Die Hochschulen in Hessen sind unterfinanziert, es gibt insgesamt zu wenig Studienplätze, die Studienbedingungen sind mäßig und wenn man das verbessern will, ist dazu Geld notwendig. Neben der Einführung von Ausgleichszahlungen auf Bundesebene (Landeskindermodell), die für eine gerechtere Finanzierung sorgen, ist die Antwort auf die Frage, woher man das Geld nehmen soll eine denkbar einfache: Aus Steuermitteln. Dass die Steuereinnahmen insgesamt zu niedrig sind war politisch gewollt und offensichtlich falsch. Es ist Aufgabe des Gesetzgebers das zu ändern.

Im letzen Absatz haben wir mal stillschweigend angenommen, Studiengebühren sollten der Verbesserung der Hochschulen dienen. Das ist sicher ein schönes Märchen, aber mehr nicht und für unsere Ablehnung von Studiengebühren auch irrelevant. Weil es aber immer wieder behauptet wird, wollen wir auch dazu Stellung nehmen. Abgesehen davon, dass die Mittel sowieso nicht ausreichen würden, damit alles plötzlich gut wird an Hessens Hochschulen, kann es gar keine Garantie für einen solchen Verbleib von Mitteln an den Hochschulen geben. Und der Wert einer Aussage von Herrn Corts lässt sich den folgenden Zeilen entnehmen:

Udo Corts zu Langzeitstudiengebühren in der FAZ vom 28.04,2003:

„Damit nicht der Anschein erweckt wird, daß sich der Finanzminister damit refinanziert, sollen die Gebühren in einen Stipendienfonds fließen. Er soll leistungsstarken, überdurchschnittlich qualifizierten Studenten die Möglichkeit geben, frei von der üblichen Jobberei ihr Studium schneller durchzuziehen und vielleicht auch einmal einen Auslandsaufenthalt zu absolvieren.“

FAZ:Ist es Ihr Fernziel, Studiengebühren für alle einzuführen?

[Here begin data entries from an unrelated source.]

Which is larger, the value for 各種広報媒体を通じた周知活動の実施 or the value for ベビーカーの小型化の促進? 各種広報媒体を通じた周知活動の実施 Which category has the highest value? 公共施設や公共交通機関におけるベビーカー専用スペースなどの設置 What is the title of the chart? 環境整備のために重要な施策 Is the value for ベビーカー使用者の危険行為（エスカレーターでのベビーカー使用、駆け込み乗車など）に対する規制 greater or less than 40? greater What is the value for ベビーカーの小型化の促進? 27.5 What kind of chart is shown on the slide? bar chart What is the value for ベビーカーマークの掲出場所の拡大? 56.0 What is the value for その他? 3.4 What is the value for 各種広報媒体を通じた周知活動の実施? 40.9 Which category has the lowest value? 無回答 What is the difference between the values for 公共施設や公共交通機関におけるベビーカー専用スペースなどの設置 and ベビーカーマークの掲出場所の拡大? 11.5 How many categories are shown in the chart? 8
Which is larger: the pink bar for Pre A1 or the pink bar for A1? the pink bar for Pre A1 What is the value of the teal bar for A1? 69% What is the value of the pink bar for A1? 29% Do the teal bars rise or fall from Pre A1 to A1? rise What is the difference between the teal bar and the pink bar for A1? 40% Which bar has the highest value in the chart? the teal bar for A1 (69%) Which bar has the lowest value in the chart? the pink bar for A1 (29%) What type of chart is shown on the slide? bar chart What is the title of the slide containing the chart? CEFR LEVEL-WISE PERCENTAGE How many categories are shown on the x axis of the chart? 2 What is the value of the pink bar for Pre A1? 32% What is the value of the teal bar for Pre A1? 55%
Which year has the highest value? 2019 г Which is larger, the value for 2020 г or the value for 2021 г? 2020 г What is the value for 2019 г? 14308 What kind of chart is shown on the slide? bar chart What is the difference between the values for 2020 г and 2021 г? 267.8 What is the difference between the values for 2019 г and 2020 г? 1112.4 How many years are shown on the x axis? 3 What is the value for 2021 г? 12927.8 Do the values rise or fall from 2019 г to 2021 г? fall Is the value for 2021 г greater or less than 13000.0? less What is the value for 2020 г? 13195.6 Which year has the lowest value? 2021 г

„Das sehe ich zur Zeit noch nicht. Solange wir eine Finanzierung so wie jetzt, aus normalen Steuermitteln, hinbekommen, halte ich es nicht für erforderlich. Ich weiß nicht, ob wir irgendwann in die finanzielle Zwangslage kommen. Wenn wir den Hochschulpakt so fortschreiben können wie bisher, besteht die Gefahr nicht.“

„Richtig Herr Corts: Studiengebühren sind eine Gefahr für das Bildungsland Hessen! Genauso wie Sie und Ihre Landesregierung!“, so der AStA der TU Darmstadt.